WHAT THE TASK ASKS = Extract each row below that contains the string "name".

Dataset excerpts =
------------------------------------

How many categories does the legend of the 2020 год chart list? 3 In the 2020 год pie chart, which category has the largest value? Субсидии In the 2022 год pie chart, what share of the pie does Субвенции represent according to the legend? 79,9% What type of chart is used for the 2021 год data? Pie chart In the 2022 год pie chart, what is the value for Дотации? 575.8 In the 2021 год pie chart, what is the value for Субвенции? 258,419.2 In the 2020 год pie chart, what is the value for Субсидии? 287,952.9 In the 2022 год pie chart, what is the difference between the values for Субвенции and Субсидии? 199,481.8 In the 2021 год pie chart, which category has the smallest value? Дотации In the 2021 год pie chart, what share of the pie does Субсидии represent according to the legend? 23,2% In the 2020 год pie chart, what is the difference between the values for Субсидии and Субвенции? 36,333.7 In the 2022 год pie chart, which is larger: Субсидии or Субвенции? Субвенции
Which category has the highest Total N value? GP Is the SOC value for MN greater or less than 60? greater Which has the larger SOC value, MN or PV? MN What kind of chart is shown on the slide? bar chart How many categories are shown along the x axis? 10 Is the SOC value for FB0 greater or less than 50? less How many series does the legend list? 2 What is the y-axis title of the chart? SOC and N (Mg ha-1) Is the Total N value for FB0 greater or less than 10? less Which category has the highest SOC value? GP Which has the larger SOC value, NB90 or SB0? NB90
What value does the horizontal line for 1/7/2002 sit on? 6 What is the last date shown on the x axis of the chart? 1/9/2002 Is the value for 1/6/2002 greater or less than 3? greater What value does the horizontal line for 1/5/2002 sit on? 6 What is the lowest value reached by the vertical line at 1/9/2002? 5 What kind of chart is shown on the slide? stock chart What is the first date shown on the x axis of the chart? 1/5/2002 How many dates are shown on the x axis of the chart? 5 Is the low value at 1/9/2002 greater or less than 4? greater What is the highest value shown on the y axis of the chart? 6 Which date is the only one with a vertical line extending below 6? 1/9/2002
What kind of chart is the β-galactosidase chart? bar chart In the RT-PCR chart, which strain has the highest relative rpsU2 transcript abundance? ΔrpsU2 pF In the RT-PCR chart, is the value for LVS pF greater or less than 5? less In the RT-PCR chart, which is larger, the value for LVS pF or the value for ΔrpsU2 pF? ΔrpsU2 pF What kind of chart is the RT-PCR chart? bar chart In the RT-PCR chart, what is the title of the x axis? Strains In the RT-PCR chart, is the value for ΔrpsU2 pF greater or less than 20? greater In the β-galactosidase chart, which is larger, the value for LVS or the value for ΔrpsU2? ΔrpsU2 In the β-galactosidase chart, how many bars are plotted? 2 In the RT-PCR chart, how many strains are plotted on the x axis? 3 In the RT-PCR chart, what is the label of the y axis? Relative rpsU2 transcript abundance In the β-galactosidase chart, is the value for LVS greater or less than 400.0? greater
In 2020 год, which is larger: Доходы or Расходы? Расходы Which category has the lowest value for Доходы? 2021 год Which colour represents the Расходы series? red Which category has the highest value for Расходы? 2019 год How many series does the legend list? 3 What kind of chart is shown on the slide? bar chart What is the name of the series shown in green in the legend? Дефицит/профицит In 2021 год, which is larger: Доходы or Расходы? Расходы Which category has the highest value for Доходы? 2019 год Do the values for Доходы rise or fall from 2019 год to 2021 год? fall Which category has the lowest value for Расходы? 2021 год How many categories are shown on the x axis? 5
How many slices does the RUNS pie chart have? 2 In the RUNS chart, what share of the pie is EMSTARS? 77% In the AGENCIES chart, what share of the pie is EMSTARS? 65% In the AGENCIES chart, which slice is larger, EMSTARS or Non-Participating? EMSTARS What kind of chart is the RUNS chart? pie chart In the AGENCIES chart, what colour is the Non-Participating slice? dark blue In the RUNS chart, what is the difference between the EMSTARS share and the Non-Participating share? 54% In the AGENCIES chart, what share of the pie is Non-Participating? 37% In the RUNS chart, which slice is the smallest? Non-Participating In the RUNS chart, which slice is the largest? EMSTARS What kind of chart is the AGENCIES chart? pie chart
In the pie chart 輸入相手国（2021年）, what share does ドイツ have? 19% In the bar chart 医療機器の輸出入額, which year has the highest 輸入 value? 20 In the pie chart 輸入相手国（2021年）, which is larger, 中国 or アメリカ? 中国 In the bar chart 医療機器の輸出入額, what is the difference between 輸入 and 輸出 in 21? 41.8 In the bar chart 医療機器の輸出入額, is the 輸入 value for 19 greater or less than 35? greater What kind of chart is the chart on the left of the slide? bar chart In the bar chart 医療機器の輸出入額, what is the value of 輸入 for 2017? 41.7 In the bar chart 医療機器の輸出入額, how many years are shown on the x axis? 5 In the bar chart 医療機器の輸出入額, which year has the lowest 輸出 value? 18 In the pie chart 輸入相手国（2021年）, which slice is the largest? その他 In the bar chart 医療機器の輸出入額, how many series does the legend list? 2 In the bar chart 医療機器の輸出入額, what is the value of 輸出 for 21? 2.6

------------------------------------

TASK SOLUTION =
In 2020 год, which is larger: Доходы or Расходы? Расходы Which category has the lowest value for Доходы? 2021 год Which colour represents the Расходы series? red Which category has the highest value for Расходы? 2019 год How many series does the legend list? 3 What kind of chart is shown on the slide? bar chart What is the name of the series shown in green in the legend? Дефицит/профицит In 2021 год, which is larger: Доходы or Расходы? Расходы Which category has the highest value for Доходы? 2019 год Do the values for Доходы rise or fall from 2019 год to 2021 год? fall Which category has the lowest value for Расходы? 2021 год How many categories are shown on the x axis? 5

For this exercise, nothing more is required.